A lot of the above comments seem to be missing something, though I confess I had to read the question a few times to really see the issue -- it's not about whether memory gets released back to the OS.

The 5.8.6 version of the FAQ seems to claim that the memory reserved for lexicals during a given run is released back to the interpreter when they go out of scope, and other lexicals later can use that recycled memory.

The 5.8.8 version of the FAQ seems to suggest that once you reserve memory for a lexical, it always belongs to that lexical, even after it goes out of scope. In other words, the more different lexicals you have in your code -- even if they aren't ever in the same scope -- the more memory your program will use.

In other words, the implication is that given this code:

sub one {
   my $large_struct = get_1MB_from($dbh);
   do_stuff_on(\$large_struct);
}

sub two {
   my $other_struct = get_1MB_from($dbh).get_1MB_from($dbh2);
   do_stuff_on(\$other_struct);
}

one; two;
[download]

As the FAQ is written for 5.8.6, the application would end up consuming 2MB of memory (+overhead, of course) as a result of the declared lexicals: 1MB gets allocated inside one(), then released to perl, then 2MB gets allocated inside two().

According to the 5.8.8 wording, the same code would take 3MB: 1MB gets allocated inside one(), and perl hangs on to it, even though the lexical has gone out of scope. When two() is called, that 1MB is still reserved "just in case" one() is called again, and an additional 2MB gets allocated.
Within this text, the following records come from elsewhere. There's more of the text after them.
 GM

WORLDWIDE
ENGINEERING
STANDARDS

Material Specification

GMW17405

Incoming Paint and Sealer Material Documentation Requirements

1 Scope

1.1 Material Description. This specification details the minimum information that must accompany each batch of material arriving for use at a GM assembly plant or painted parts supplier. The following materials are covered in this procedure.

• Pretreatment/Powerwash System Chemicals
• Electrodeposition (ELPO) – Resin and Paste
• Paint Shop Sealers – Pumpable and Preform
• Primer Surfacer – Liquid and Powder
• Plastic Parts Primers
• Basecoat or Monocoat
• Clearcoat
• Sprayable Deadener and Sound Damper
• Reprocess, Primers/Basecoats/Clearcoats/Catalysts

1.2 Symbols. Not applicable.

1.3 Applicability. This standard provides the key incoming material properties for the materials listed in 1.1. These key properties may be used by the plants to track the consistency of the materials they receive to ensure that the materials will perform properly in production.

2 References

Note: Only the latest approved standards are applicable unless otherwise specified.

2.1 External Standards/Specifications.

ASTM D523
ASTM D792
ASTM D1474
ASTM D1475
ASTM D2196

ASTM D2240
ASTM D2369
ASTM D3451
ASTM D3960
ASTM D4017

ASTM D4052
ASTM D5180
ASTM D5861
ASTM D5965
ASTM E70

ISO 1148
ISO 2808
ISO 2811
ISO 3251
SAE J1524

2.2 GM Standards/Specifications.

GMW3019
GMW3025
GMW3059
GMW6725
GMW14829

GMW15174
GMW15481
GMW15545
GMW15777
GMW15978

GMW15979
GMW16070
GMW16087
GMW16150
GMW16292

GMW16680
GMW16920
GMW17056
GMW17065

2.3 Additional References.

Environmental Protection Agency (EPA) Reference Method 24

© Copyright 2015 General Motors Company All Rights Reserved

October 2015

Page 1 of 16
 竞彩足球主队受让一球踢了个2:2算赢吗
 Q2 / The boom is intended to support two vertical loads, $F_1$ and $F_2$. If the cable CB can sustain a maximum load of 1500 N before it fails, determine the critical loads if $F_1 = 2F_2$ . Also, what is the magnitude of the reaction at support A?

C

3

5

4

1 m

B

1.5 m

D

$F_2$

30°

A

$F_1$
That's what the docs appear to say: if it's really the case, then using lexicals could actually hurt applications that need to be careful about memory, and this would encourage developers not to trust perl to do the memory management, instead trying to do it themselves with globals.

That would, frankly, piss me off a bit. So, those who are perl internal gurus, what does 5.8.8 really do when a lexical goes out of scope?

According to the 5.8.8 wording, the same code would take 3MB:

I believe that this has always been the case since (at least) 5.6.1 (and probably before). This is one of the places perl trades space for speed.

It's only with 5.8.8 that the documentation has correctly documented the reality.

---

Examine what is said, not who speaks -- Silence betokens consent -- Love the truth but pardon error.

Lingua non convalesco, consenesco et abolesco. -- Rule 1 has a caveat! -- Who broke the cabal?

"Science is about questioning the status quo. Questioning authority".

In the absence of evidence, opinion is indistinguishable from prejudice.

So, those who are perl internal gurus, what does 5.8.8 really do when a lexical goes out of scope?

I'm no perlguts guru, but I showed the memory is not being released unless the variable is explicitely undefed. I ran my test on ActivePerl 5.6.1 and 5.8.8.

thank you, thank you; that is exactly my concern.

Using undef will also free the memory for use in other parts of your program. However, it's not nearly as safe as using my because my properly cleans up when return and die are used. The second quote is neither incorrect nor misleading.

Sorry, I think you've got it wrong. Lexical (my) variables do not free their memory when they go out of scope. That's what the first FAQ is saying, and it agrees with what many others have said here and elsewhere. For example, see this node by Dan Sugalski.